Pas n'est besoin de dire que Molière et La Fontaine n'ont point à se plaindre de M. Nisard Molière encore moins; Molière à qui, ainsi que remarque le critique penseur, nous devons cette chose que ni les anciens, ni aucune nation moderne n'a possédée, la haute comédie, cette chose pour laquelle il n'y a de terme ni en allemand ni en anglais, ni chez les peuples méridionaux tant elle est vraiment française. Grâce à Molière, à l'auteur du Misanthrope et des Femmes savantes, ces œuvres qui font sourire la raison, où le comique est si

relevé que l'esprit seul y a part, et si réel, qu'aujourd'hui, en 1874, le Misanthrope et les Femmes savantes divertissent les connaisseurs encore plus, bien certainement, qu'ils n'ont diverti les spectateurs du grand siècle.

Les femmes de Molière, qui forment un si complet keepsake, sont un pendant charmant à celles de Racine. Le dernier des problèmes que M. Nisard repose est celui-ci : Pourquoi, des trois grands poëtes dramatiques du dix-septième siècle, Molière a-t-il le moins perdu au théâtre?
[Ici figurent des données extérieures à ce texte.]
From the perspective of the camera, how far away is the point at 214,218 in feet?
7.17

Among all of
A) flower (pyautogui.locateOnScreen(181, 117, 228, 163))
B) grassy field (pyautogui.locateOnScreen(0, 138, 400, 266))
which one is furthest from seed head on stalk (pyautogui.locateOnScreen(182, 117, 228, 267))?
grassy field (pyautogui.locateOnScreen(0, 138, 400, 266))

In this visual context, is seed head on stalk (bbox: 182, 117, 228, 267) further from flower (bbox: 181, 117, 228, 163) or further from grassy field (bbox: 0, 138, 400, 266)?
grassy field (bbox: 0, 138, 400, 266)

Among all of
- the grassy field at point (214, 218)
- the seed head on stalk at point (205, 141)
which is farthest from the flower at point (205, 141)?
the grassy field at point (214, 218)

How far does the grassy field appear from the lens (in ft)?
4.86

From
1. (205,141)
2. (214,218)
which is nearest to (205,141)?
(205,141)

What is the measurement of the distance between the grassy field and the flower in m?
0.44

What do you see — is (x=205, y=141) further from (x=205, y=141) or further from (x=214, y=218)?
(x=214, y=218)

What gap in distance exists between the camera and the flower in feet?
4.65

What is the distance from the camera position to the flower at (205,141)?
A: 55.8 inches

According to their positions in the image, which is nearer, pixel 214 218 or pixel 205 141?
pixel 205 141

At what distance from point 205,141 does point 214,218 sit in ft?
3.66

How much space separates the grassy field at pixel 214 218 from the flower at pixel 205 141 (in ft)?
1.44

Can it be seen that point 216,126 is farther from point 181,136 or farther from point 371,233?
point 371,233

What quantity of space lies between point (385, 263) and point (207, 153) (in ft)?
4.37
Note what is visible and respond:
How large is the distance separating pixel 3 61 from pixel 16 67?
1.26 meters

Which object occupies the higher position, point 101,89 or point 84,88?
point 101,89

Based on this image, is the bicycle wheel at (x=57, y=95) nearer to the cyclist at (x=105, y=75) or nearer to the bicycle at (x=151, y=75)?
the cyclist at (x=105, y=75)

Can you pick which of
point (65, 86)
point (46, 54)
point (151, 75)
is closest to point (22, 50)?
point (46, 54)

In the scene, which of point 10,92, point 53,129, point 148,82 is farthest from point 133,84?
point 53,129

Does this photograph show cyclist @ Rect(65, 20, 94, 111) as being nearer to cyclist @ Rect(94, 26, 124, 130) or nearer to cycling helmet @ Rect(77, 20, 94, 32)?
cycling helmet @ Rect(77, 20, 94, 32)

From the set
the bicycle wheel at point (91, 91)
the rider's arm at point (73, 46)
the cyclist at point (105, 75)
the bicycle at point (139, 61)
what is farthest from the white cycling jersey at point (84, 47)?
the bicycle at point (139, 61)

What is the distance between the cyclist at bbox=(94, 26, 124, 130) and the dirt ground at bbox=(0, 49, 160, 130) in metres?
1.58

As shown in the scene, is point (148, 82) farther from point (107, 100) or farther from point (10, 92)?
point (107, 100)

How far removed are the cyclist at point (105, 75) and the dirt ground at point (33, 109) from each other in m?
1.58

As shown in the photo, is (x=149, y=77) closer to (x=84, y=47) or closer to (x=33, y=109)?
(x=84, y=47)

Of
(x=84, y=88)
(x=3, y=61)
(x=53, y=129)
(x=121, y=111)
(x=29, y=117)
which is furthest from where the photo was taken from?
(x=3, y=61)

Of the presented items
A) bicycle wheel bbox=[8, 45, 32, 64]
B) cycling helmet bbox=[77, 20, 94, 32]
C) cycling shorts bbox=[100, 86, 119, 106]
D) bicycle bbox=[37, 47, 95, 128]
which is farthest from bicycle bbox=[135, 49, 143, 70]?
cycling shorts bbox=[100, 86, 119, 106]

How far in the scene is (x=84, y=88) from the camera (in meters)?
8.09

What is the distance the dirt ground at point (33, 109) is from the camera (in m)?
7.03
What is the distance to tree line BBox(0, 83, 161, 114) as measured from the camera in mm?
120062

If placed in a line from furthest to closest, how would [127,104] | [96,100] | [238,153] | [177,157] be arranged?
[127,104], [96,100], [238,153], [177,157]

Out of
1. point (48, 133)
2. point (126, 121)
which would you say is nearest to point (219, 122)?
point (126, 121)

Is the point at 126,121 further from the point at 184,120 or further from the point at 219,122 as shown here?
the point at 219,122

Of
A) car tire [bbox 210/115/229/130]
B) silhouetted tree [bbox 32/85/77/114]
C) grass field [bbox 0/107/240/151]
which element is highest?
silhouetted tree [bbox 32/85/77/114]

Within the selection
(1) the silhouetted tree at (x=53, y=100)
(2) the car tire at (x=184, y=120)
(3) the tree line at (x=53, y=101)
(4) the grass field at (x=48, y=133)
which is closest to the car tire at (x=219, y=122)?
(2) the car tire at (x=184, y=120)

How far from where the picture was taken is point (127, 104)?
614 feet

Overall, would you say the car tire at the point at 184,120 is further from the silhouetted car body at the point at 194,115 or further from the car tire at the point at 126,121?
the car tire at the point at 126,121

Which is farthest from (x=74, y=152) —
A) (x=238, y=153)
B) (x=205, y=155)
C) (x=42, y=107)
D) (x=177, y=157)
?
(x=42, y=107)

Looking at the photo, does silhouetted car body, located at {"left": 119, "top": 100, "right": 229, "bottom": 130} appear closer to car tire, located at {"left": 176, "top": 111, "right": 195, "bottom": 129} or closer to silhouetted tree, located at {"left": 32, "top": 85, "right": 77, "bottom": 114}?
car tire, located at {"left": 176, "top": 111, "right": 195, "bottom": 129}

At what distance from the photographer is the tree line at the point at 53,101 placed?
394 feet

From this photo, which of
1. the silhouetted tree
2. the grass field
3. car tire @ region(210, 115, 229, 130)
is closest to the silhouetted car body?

Cette question, qu'on ne s'y trompe point, n'est pas le fait d'un sceptique qui ne croit plus à la tragédie écrite, parce que le drame politique l'a tuée pour toujours; c'est le scrupule d'un esprit vrai et fin qui remarque qu'au bout du compte même, par ce temps de révolutions, la comédie humaine se joue encore plus souvent que la tragédie, soit qu'on la cherche dans les coulisses parlementaires, soit qu'elle coure les rues pour faire rire aujourd'hui les agitateurs aux dépens des agités, et demain, quand Dieu veut nous relever, les agités aux dépens de leurs agitateurs.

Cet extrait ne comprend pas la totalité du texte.